**Page extract**

— Begin —

Currently, these are the expected changes that occur independent of any code change:

  • timestamps change for each run
  • top contributors lists contain undefined ordering of contributors with the same contribution
  • top spenders lists contain undefined ordering of spenders with the same spending
  • rounding differences for floats

The expected changes are excluded before generating digests for data in the build directory. The logic for this can be found in the function clean_data, found in the file bin/create-digests.py. After the code is modified such that an expected change no longer exists, the exclusion of that change can be removed from clean_data. For example, the rounding of floats are not consistently the same each time make process is run, due to differences in the environment. When the code is fixed so that the rounding of floats is the same as long as the data hasn't changed, the round_float call in clean_data can be removed.

— End —

**Material**
— Begin —

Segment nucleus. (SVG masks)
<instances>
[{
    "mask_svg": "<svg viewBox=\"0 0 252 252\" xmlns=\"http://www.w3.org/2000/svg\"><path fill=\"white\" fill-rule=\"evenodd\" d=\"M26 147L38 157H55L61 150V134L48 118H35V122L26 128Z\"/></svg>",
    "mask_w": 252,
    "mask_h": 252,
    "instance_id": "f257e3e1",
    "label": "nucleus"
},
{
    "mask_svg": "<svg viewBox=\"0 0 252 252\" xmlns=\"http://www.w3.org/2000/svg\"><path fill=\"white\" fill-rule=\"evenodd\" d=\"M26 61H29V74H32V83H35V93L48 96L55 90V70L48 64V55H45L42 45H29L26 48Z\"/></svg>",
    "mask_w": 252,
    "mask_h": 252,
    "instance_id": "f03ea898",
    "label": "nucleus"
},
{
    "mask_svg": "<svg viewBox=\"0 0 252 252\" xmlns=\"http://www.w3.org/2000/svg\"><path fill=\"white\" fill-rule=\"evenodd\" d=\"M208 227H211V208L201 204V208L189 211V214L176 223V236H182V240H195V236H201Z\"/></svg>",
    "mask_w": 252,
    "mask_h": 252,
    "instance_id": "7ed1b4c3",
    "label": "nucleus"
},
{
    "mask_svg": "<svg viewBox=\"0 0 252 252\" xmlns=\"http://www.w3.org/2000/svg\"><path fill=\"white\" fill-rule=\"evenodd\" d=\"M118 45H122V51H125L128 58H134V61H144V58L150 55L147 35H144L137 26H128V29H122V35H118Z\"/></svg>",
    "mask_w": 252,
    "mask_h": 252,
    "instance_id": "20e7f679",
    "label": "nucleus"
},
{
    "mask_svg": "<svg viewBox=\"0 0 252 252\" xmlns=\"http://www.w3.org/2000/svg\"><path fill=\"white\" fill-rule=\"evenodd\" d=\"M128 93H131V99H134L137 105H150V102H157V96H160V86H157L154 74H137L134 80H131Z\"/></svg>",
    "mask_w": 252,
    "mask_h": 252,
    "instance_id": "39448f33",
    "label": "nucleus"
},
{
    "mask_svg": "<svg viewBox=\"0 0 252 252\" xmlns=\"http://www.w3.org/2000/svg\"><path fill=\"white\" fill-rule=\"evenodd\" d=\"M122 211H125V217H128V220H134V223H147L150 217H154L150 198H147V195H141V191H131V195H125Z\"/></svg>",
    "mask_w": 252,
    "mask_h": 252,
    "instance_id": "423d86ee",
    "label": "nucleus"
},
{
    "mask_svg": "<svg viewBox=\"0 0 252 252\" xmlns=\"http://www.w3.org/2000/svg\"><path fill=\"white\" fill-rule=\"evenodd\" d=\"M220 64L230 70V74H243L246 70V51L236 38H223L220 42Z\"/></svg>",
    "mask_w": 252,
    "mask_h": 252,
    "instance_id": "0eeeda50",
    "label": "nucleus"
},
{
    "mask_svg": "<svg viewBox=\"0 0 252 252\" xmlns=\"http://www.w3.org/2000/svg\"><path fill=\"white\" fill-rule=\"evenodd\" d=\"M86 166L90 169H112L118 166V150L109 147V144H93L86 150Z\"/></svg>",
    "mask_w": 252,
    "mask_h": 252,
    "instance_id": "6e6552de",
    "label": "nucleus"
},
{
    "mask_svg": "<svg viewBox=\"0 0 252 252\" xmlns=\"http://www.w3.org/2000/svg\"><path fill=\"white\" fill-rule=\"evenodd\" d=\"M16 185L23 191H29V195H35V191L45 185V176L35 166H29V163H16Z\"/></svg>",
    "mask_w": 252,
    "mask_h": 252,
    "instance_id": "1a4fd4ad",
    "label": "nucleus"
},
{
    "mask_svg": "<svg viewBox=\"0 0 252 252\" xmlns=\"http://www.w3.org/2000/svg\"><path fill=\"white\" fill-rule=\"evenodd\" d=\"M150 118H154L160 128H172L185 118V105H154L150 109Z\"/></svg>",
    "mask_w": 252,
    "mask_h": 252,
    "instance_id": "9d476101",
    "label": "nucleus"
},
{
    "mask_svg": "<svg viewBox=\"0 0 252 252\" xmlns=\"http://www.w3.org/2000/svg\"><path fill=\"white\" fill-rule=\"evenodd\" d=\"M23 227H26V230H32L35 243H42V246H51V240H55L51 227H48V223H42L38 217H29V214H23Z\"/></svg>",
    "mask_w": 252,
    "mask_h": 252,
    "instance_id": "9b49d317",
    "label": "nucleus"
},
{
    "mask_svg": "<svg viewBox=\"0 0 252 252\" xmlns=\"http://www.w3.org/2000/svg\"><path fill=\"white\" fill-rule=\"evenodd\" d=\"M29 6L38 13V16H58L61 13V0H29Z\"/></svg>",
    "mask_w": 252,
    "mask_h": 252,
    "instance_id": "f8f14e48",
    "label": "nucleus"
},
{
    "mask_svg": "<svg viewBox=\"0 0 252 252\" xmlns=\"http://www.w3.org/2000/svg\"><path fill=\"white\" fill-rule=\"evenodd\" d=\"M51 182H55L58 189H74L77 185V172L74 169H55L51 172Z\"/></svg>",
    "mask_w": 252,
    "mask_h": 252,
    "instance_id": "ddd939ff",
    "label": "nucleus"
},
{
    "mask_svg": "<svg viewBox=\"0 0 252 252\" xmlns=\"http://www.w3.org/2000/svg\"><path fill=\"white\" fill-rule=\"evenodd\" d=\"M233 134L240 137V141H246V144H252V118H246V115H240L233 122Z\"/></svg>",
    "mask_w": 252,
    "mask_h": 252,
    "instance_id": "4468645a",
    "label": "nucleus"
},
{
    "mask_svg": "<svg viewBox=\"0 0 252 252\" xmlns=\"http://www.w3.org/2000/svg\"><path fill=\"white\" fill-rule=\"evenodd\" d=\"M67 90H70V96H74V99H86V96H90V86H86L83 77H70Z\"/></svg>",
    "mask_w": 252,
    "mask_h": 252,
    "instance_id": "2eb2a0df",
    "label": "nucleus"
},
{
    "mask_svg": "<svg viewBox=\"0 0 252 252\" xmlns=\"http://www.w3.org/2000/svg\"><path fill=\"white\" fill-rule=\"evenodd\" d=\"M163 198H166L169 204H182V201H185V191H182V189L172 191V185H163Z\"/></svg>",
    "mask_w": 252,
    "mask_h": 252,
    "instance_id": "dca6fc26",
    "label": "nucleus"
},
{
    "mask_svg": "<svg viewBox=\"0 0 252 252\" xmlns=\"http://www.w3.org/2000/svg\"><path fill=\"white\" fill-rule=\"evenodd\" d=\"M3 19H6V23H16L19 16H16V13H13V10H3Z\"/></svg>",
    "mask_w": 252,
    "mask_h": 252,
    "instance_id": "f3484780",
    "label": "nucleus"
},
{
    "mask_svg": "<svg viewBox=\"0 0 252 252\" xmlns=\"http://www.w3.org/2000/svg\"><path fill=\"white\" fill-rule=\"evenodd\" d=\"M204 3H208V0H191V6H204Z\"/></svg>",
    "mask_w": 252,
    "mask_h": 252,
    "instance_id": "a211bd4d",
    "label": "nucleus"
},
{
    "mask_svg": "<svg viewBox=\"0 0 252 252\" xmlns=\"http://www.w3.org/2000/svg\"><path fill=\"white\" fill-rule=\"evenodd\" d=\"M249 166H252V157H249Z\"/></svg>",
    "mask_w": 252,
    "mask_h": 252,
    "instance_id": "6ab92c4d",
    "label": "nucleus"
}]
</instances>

— End —

**Task instructions**
A: Answer these about the passage on expected changes:
(i) What changes on each run?
(ii) Which file holds the logic that excludes the expected changes?
(iii) Which call can be removed once float rounding stays the same when the data hasn't changed?
B: Can you carry the passage on expected changes forward past its final sentence?
The items aren't needed for any of this.

**Results by task**
A:
(i) Timestamps
(ii) bin/create-digests.py
(iii) The round_float call in clean_data

B:
An additional script has been created to generate a report that enables comparing the totals for candidates. The script is bin/report-candidates.py and it generates build/candidates.csv and build/candidates.xlsx. The reports include a list of all the candidates and totals calculated multiple ways that should add up to the same number.

To ensure that database schema changes are visible in pull requests, the complete postgres schema is also saved to a schema.sql file in the build directory. Because the build directory is automatically re-built for each branch in a PR and committed to the repository, any change to the schema caused by a code change will be shown a difference in the schema.sql file when reviewing the PR.

Adding a calculator

Each metric about a candidate is calculated independently. A metric might be something like "total contributions received" or something more complex like "percentage of contributions that are less than $100".

When adding a new calculation, a good first place to start is the official Form 460. Is the data are you looking for reported on that form? If so, you will probably find it in your database after the import process. There are also a couple other forms that we import, like Form 496. (These are the names of the files in the input directory. Check those out.)

Each schedule of each form is imported into a separate postgres table. For example, Schedule A of Form 460 is imported into the A-Contributions table.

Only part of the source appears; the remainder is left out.